You might get a not enough failover resources fault when trying to power on a virtual machine in a vSphere HA cluster.


If you select the Host Failures Cluster Tolerates admission control policy and certain problems arise, you might be prevented from powering on a virtual machine due to insufficient resources.


This problem can have several causes.
  • Hosts in the cluster are disconnected, in maintenance mode, not responding, or have a vSphere HA error.

    Disconnected and maintenance mode hosts are typically caused by user action. Unresponsive or error-possessing hosts usually result from a more serious problem, for example, hosts or agents have failed or a networking problem exists).

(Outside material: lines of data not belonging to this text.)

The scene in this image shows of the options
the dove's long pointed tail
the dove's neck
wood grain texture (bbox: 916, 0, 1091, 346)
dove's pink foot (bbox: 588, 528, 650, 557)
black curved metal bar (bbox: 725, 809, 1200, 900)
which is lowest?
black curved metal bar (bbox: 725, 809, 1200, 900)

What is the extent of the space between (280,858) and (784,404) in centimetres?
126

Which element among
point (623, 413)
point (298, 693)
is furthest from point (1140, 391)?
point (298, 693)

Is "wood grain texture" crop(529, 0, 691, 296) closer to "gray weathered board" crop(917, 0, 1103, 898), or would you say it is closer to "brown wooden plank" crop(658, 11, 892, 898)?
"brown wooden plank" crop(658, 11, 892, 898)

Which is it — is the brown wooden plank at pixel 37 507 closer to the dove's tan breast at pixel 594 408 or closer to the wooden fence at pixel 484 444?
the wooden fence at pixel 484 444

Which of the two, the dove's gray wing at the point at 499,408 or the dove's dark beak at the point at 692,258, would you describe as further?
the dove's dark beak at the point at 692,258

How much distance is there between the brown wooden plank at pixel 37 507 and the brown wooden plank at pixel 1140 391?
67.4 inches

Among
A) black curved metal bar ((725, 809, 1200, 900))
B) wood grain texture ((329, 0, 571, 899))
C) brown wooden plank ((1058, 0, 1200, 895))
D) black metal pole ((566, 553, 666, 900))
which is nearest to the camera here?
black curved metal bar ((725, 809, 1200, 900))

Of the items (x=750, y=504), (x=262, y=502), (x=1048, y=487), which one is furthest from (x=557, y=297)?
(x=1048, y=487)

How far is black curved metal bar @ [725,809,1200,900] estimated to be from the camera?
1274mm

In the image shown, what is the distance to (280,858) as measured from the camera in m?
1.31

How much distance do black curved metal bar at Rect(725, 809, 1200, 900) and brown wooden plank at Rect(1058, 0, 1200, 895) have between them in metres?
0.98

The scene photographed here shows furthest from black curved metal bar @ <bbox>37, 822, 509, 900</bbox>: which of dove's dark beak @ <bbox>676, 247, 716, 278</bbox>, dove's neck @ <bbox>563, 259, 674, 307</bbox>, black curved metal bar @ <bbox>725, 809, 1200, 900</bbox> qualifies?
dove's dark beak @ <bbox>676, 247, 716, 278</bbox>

  • Cluster contains virtual machines that have much larger memory or CPU reservations than the others.

    The Host Failures Cluster Tolerates admission control policy is based on the calculation on a slot size comprised of two components, the CPU and memory reservations of a virtual machine. If the calculation of this slot size is skewed by outlier virtual machines, the admission control policy can become too restrictive and result in the inability to power on virtual machines.

  • No free slots in the cluster.

    Problems occur if there are no free slots in the cluster or if powering on a virtual machine causes the slot size to increase because it has a larger reservation than existing virtual machines. In either case, you should use the vSphere HA advanced options to reduce the slot size, use a different admission control policy, or modify the policy to tolerate fewer host failures.


View the Advanced Runtime Info pane that appears in the vSphere HA section of the cluster's Monitor tab in the vSphere Web Client. This information pane shows the slot size and how many available slots there are in the cluster. If the slot size appears too high, click on the Resource Allocation tab of the cluster and sort the virtual machines by reservation to determine which have the largest CPU and memory reservations. If there are outlier virtual machines with much higher reservations than the others, consider using a different vSphere HA admission control policy (such as the Percentage of Cluster Resources Reserved admission control policy) or use the vSphere HA advanced options to place an absolute cap on the slot size. Both of these options, however, increase the risk of resource fragmentation.